══ Tekstfragment ══

Hier spreekt niet de ziener van één volk maar een profeet van alle volkeren. Telkens komen we de wereldomvattende visioenen van de profeten, die gedragen worden door een sterk universele geest, tegen in de Bijbel. Ze voorspellen een nieuwe tijd met ongekende vredesmogelijkheden. In de brandende gloed van zijn dichtvuur ademt bij Jesaja de hele natuur vrede en verbroedering: Wolf en lam, panter en bok liggen bij elkaar, kalf en jonge leeuw weiden samen en een kind drijft ze voort. En naar het nest van een giftige slang zal een gespeend kind zijn handje uitstrekken (Jes. 11:6).

═══
══ Verstrekte informatie ══

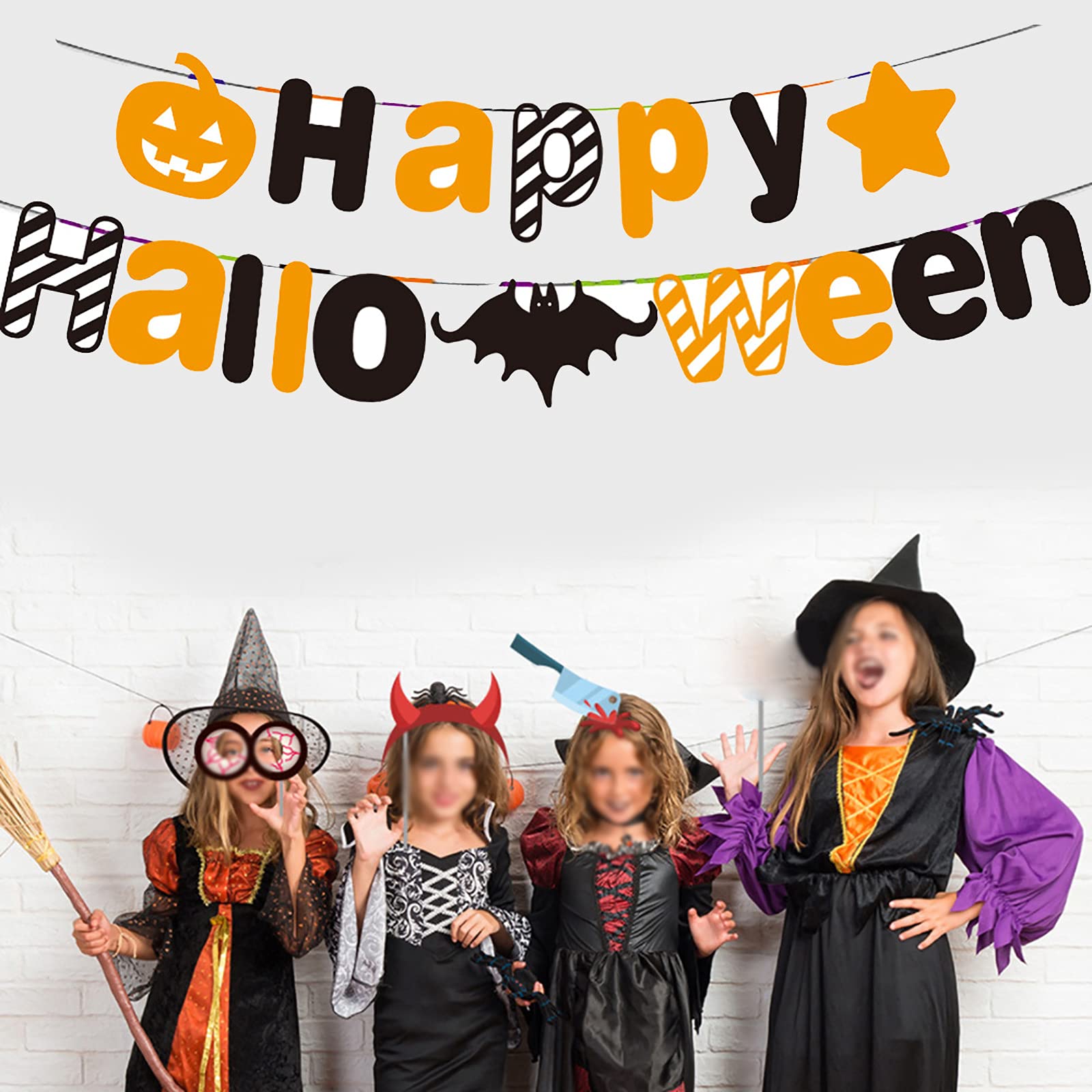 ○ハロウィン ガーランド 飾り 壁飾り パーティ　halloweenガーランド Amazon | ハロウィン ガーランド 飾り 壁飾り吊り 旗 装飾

═══

**Opdrachten:**
**a)** Wat voorspellen de profeten volgens het tekstfragment?
**b)** Kloppen deze uitspraken met het tekstfragment? Antwoord per uitspraak met ja of nee en citeer de woorden uit de tekst die de doorslag geven.
(i) De spreker is de ziener van één volk.
(ii) Bij Jesaja weiden kalf en jonge leeuw samen.
(iii) Een kind drijft de dieren voort.
**c)** Herschrijf in het tekstfragment alles van "Hier spreekt niet" tot en met "uitstrekken (Jes. 11:6).", en vervang daarbij "panter" door "luipaard".

**Antwoorden:**
**a)** Een nieuwe tijd met ongekende vredesmogelijkheden.

**b)**
(i) Nee: "Hier spreekt niet de ziener van één volk maar een profeet van alle volkeren."
(ii) Ja: "kalf en jonge leeuw weiden samen"
(iii) Ja: "een kind drijft ze voort"

**c)**
Hier spreekt niet de ziener van één volk maar een profeet van alle volkeren. Telkens komen we de wereldomvattende visioenen van de profeten, die gedragen worden door een sterk universele geest, tegen in de Bijbel. Ze voorspellen een nieuwe tijd met ongekende vredesmogelijkheden. In de brandende gloed van zijn dichtvuur ademt bij Jesaja de hele natuur vrede en verbroedering: Wolf en lam, luipaard en bok liggen bij elkaar, kalf en jonge leeuw weiden samen en een kind drijft ze voort. En naar het nest van een giftige slang zal een gespeend kind zijn handje uitstrekken (Jes. 11:6).